Death breaks the center mirror and the bright fill light is darkened. She steps through with Eurydice.

After they have passed through the mirror, it reforms.

Already, in Fear and Desire, when the General is shot, Kubrick employees a like effect of having a front fill light extinguished with the shooting.

fear and desire

fear and desire

Kubrick employees the same effect when Albert, Davey's manager, arrives at 46th street (which should be 49th). He steps out of the taxi and Kubrick keeps the camera on the taxi as it pulls away, so that we see a man behind who is pulling something. The fill light that was on Albert stays ever so briefly on this person then goes dark. Our attention is thus briefly drawn up to the Himberama sign above.

Killer's Kiss
Shot 277 a

Killer's Kiss
Shot 277 b

In Fear and Desire, the General had been shot at his table but isn't killed until he crawls out onto the porch, where he is confronted with his double in the Lieutenant, who kills him though he cries out that he surrenders. Albert, too, is a double of Davey in that he is confused with being him and killed in his stead.

In Killer's Kiss, before Davey leaps through the window he has on dark socks.

When he leaps through the window we are reminded of the negative effect had in his dream. One may also be reminded of Cocteau's use of mirrors in Orpheus.

Killer's Kiss

Landing in the street, Davey's socks are now white.

It seems to me there may be a nod to Orpheus and Cocteau's use of positive/negative, that positive/negative observed also in the changing of the black dress to white as Death breaks the mirror in order to transport Eurydice to the other side.

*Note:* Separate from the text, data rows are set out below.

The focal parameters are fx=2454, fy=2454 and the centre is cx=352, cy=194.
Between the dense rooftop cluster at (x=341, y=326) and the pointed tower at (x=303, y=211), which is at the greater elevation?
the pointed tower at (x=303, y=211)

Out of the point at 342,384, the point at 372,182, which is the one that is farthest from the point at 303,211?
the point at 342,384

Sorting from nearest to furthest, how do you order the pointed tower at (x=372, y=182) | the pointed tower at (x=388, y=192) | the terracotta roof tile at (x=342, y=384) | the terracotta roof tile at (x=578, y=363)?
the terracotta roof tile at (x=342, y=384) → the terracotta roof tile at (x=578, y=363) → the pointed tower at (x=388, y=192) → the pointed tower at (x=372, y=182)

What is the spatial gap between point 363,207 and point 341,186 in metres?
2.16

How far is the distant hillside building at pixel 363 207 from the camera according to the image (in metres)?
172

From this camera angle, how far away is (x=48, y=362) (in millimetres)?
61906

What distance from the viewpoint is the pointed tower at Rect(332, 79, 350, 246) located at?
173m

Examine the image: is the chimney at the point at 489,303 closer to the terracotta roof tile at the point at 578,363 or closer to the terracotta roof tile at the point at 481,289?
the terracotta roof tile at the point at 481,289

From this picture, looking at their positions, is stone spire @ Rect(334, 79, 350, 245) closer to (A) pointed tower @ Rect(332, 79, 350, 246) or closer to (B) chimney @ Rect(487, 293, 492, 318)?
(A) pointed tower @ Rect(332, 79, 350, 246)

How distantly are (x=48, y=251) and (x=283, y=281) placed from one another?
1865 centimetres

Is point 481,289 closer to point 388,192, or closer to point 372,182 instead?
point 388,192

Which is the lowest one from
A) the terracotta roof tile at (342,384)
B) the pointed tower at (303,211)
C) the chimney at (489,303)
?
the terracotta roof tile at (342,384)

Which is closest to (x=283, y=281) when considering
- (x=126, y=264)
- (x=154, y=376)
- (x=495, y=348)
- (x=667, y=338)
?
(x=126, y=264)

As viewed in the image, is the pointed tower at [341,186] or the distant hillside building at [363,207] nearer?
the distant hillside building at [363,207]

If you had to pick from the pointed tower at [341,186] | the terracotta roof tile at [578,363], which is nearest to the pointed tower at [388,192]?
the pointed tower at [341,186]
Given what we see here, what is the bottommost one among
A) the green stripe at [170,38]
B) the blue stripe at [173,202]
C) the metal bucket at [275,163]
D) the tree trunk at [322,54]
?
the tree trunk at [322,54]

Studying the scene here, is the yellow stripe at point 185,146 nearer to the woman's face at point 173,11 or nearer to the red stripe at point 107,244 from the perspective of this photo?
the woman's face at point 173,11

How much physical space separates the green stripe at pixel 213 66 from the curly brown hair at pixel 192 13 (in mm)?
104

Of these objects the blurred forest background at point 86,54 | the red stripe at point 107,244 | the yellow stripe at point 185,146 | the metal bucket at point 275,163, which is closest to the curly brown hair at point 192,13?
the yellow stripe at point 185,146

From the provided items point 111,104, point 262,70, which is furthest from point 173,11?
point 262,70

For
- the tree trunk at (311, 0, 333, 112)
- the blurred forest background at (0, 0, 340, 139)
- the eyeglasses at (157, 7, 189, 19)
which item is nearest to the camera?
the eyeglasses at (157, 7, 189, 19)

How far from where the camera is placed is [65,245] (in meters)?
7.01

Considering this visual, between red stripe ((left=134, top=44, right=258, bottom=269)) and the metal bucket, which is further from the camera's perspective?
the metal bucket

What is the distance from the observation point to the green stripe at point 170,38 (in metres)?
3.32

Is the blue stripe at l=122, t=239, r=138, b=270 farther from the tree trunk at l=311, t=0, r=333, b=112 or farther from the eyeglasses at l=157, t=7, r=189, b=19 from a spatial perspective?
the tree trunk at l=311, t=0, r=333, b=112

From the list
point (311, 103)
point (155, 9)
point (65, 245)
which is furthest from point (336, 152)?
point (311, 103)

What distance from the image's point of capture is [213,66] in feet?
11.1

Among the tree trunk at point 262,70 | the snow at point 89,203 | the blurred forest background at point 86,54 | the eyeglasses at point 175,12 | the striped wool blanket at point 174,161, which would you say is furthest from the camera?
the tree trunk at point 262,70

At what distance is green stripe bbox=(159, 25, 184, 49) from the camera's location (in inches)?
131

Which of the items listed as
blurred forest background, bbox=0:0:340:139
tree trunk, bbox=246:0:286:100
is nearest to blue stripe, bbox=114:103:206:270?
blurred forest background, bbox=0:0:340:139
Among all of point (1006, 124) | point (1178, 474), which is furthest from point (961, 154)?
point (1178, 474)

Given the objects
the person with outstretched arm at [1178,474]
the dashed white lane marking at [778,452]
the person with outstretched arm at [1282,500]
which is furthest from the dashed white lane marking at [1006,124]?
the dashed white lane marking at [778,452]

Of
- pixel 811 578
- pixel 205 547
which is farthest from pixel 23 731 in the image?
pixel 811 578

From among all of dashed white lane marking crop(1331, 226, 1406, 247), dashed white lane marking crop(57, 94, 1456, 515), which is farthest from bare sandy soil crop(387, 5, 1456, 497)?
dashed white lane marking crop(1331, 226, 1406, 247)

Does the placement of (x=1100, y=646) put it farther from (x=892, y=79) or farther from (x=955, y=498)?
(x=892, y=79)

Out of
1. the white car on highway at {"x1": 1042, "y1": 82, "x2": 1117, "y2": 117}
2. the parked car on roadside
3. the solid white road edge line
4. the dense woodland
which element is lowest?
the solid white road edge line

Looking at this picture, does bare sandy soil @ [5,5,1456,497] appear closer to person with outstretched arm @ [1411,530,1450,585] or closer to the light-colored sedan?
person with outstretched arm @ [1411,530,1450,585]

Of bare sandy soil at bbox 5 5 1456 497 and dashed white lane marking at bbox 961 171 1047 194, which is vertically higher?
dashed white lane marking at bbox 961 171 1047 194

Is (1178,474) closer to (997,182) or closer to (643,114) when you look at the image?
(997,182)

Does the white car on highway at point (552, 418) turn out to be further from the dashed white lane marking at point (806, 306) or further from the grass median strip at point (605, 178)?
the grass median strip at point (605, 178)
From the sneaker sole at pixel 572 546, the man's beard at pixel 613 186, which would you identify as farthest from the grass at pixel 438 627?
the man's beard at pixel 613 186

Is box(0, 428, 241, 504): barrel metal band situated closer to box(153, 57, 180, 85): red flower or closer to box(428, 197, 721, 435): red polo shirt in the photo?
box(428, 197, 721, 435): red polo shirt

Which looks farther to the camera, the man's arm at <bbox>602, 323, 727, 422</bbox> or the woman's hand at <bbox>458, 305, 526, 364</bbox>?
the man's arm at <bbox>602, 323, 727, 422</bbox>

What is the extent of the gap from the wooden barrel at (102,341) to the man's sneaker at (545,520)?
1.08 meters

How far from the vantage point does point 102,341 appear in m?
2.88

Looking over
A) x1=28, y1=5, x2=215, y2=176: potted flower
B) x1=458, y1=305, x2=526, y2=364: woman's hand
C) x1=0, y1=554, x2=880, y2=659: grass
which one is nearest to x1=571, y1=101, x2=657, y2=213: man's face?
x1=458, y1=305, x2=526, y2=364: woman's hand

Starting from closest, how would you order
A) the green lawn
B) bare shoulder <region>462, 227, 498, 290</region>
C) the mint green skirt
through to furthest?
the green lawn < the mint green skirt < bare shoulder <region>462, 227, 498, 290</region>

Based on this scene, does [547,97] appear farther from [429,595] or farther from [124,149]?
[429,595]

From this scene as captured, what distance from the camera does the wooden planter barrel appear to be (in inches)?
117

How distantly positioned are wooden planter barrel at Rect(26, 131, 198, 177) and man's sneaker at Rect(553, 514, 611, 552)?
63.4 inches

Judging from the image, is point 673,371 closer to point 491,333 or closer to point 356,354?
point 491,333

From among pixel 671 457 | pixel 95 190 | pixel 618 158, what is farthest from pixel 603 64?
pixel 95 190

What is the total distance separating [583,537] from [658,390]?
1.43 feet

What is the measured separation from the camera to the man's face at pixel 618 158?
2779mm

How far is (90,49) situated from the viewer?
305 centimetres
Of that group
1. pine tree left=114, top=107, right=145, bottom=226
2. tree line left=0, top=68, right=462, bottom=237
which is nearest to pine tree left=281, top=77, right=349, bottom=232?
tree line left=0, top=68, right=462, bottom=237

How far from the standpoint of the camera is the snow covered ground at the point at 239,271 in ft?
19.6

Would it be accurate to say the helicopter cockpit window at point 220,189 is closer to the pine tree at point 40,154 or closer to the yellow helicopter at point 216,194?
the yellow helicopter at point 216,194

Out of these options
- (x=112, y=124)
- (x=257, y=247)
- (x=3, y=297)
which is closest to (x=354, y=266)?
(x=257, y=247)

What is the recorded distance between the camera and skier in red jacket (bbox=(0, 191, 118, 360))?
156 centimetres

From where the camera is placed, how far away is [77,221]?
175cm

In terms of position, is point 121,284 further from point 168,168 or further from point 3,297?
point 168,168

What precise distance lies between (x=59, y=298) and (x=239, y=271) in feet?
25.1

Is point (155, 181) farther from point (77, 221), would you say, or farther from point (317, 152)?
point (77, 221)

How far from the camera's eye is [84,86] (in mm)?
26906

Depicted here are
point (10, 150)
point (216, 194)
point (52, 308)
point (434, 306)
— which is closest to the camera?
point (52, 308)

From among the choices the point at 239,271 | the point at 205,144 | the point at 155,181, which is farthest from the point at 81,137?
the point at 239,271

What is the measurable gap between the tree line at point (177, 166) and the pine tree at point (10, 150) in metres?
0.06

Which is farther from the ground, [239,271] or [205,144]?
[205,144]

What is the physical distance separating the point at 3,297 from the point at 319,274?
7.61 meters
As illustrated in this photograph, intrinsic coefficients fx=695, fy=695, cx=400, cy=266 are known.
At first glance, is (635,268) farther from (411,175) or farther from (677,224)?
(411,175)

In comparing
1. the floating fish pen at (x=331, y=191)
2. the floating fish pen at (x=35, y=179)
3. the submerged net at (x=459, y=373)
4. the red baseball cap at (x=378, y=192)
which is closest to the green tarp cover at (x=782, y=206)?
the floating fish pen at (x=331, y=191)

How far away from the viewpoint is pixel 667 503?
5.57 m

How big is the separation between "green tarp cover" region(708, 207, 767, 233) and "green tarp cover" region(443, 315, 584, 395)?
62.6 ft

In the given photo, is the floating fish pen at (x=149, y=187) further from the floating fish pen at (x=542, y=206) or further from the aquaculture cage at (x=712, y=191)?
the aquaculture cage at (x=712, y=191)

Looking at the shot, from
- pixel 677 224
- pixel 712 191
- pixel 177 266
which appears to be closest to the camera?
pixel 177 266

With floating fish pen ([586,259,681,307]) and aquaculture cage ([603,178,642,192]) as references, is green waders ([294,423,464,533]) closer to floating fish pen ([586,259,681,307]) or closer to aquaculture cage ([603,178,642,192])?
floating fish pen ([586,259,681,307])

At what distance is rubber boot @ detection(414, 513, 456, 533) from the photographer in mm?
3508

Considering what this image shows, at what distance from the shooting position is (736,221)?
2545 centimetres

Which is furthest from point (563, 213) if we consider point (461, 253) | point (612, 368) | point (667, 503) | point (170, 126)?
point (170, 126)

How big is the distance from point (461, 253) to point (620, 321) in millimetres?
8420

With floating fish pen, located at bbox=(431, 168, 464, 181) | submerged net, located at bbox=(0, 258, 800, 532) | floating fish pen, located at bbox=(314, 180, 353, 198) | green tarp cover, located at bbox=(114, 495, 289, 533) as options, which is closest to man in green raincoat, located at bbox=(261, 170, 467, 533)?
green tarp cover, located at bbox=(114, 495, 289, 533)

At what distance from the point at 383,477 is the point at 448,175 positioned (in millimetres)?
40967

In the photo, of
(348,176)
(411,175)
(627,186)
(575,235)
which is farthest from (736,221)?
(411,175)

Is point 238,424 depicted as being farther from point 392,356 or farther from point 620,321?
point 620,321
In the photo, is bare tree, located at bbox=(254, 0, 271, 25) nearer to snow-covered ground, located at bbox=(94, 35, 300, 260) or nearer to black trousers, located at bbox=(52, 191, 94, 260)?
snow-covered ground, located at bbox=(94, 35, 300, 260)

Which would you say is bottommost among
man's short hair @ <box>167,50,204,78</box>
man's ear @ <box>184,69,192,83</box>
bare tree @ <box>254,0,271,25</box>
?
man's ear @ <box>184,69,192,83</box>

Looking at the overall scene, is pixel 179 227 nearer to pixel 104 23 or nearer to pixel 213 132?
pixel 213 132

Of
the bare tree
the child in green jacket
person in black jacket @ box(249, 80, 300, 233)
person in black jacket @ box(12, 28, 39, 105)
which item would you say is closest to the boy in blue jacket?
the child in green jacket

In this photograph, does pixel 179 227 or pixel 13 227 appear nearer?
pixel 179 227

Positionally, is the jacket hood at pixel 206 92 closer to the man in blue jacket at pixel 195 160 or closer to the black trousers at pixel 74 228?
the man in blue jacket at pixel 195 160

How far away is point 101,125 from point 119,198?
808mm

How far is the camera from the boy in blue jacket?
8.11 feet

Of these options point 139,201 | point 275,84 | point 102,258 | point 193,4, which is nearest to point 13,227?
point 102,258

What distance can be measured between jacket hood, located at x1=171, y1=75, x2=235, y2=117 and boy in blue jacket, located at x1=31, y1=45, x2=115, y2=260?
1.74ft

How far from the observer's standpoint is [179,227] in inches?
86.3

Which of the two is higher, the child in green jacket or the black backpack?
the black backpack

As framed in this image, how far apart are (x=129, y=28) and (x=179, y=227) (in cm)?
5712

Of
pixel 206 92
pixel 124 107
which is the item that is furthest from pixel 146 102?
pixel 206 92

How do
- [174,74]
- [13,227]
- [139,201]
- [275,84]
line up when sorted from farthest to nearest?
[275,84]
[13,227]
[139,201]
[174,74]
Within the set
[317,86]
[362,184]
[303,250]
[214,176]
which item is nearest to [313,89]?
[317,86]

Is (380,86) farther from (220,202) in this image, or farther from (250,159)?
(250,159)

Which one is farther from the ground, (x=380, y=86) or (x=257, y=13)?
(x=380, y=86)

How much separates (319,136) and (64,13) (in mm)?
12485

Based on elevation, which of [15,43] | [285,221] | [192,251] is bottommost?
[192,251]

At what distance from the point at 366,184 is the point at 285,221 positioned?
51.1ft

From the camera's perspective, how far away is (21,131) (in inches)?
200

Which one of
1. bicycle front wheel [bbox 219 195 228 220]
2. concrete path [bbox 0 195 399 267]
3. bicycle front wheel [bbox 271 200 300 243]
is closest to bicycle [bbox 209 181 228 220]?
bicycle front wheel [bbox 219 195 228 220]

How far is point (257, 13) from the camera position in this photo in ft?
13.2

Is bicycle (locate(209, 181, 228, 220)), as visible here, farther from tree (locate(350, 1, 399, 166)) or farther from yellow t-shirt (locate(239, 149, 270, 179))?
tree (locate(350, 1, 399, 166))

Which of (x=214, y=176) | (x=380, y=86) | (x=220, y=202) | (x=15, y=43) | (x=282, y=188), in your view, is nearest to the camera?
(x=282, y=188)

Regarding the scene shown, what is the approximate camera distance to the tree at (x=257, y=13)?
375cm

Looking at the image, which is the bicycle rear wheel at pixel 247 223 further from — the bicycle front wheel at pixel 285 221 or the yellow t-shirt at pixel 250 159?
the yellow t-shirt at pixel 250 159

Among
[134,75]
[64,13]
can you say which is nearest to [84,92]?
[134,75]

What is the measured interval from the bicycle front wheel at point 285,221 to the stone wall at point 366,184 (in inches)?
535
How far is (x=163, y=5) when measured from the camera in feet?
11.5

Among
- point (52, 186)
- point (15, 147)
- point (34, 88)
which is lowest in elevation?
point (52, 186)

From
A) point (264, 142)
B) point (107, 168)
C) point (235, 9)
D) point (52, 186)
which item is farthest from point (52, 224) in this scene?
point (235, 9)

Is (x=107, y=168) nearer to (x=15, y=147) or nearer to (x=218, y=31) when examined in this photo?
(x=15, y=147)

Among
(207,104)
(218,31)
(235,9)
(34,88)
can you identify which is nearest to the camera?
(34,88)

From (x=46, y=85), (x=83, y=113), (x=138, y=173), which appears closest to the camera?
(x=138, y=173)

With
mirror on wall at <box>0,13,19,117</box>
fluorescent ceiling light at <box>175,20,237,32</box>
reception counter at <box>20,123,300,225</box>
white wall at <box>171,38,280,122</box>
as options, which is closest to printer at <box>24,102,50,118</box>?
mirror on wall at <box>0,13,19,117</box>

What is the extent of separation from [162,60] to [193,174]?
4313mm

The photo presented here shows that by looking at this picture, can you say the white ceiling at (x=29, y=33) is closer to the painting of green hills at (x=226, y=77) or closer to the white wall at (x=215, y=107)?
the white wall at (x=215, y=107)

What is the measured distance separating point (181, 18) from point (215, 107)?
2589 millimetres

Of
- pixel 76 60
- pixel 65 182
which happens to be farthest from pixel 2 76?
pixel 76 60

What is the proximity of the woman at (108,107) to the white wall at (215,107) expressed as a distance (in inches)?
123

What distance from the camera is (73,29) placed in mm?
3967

Eyes Wide Shut has a noticeable black/white shift. The bedroom of Bill and Alice, when first observed before Victor's party, has a white phone beside the bed. The next night, when Alice and Bill fight and Lou Nathanson dies, the phone is black and the lamp has changed so it has a black base. The scene just previous involves Alice looking into the mirror of the medicine cabinet from which she removes the weed they smoke. Her earlier complaint in the film is that Bill doesn't even really see her anymore. In a sense she is lost to him with his no longer seeing her, just as Eurydice was lost to Orpheus.

If we look at Killer's Kiss as also being partly a retelling of the Orphic tale, as with Cocteau's Orpheus. we have Davey and Gloria happily reunited in the end following Cocteau's version of the tale.